◆ Record list:

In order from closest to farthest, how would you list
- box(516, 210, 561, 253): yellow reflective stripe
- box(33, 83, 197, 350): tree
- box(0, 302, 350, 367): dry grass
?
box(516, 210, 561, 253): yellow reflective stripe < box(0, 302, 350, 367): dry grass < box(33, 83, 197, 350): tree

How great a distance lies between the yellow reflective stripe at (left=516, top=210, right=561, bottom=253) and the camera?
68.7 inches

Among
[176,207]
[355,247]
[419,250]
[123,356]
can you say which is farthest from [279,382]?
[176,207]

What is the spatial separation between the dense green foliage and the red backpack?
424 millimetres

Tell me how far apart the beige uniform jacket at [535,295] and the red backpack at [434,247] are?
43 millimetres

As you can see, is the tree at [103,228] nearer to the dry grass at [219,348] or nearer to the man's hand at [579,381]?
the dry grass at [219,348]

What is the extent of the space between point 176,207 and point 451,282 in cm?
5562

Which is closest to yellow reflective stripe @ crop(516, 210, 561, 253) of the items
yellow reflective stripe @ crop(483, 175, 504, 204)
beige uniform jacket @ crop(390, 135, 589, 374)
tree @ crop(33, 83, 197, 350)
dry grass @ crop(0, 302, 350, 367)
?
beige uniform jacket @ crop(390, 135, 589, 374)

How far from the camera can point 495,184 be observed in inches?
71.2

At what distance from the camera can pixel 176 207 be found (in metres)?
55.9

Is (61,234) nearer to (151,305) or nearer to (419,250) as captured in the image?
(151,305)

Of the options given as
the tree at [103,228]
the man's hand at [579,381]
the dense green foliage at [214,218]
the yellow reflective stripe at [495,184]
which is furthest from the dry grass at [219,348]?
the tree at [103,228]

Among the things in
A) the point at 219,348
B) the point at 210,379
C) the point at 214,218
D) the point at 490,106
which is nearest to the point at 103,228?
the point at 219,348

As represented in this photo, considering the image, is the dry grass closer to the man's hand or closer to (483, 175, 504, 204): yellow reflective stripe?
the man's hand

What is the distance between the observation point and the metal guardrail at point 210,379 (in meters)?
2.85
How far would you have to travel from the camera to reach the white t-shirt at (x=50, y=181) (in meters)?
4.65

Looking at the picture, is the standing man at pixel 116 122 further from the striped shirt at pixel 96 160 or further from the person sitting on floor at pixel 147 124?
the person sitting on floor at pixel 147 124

◆ Required work: Arrange every line of the records above as a numbered list, leaving out the blank lines.

◆ Exercise result:
1. In order from closest to farthest, how would you list
2. - box(516, 210, 561, 253): yellow reflective stripe
3. - box(33, 83, 197, 350): tree
4. - box(0, 302, 350, 367): dry grass
5. ?
6. box(516, 210, 561, 253): yellow reflective stripe < box(0, 302, 350, 367): dry grass < box(33, 83, 197, 350): tree
7. How great a distance lies between the yellow reflective stripe at (left=516, top=210, right=561, bottom=253) and the camera?
8. 68.7 inches
9. Among
10. [176,207]
11. [355,247]
12. [419,250]
13. [123,356]
14. can you say which is farthest from [279,382]?
15. [176,207]
16. What is the spatial separation between the dense green foliage and the red backpack?
17. 424 millimetres
18. Tell me how far apart the beige uniform jacket at [535,295] and the red backpack at [434,247] are?
19. 43 millimetres
20. As you can see, is the tree at [103,228] nearer to the dry grass at [219,348] or nearer to the man's hand at [579,381]?
21. the dry grass at [219,348]
22. What is the extent of the space between point 176,207 and point 451,282 in cm?
23. 5562
24. Which is closest to yellow reflective stripe @ crop(516, 210, 561, 253) of the items
25. yellow reflective stripe @ crop(483, 175, 504, 204)
26. beige uniform jacket @ crop(390, 135, 589, 374)
27. tree @ crop(33, 83, 197, 350)
28. dry grass @ crop(0, 302, 350, 367)
29. ?
30. beige uniform jacket @ crop(390, 135, 589, 374)
31. How far from the camera can point 495,184 be observed in inches?
32. 71.2
33. At what distance from the camera can pixel 176 207 be found (in metres)?
34. 55.9
35. Is (61,234) nearer to (151,305) or nearer to (419,250) as captured in the image?
36. (151,305)
37. Of the options given as
38. the tree at [103,228]
39. the man's hand at [579,381]
40. the dense green foliage at [214,218]
41. the yellow reflective stripe at [495,184]
42. which is furthest from the dry grass at [219,348]?
43. the tree at [103,228]
44. Among the things in
45. A) the point at 219,348
46. B) the point at 210,379
47. C) the point at 214,218
48. D) the point at 490,106
49. which is nearest to the point at 103,228?
50. the point at 219,348
51. As represented in this photo, considering the image, is the dry grass closer to the man's hand or closer to (483, 175, 504, 204): yellow reflective stripe?
52. the man's hand
53. What is the distance between the observation point and the metal guardrail at point 210,379 (in meters)?
54. 2.85
55. How far would you have to travel from the camera to reach the white t-shirt at (x=50, y=181) (in meters)?
56. 4.65
57. Looking at the picture, is the standing man at pixel 116 122 further from the striped shirt at pixel 96 160 or further from the person sitting on floor at pixel 147 124?
58. the person sitting on floor at pixel 147 124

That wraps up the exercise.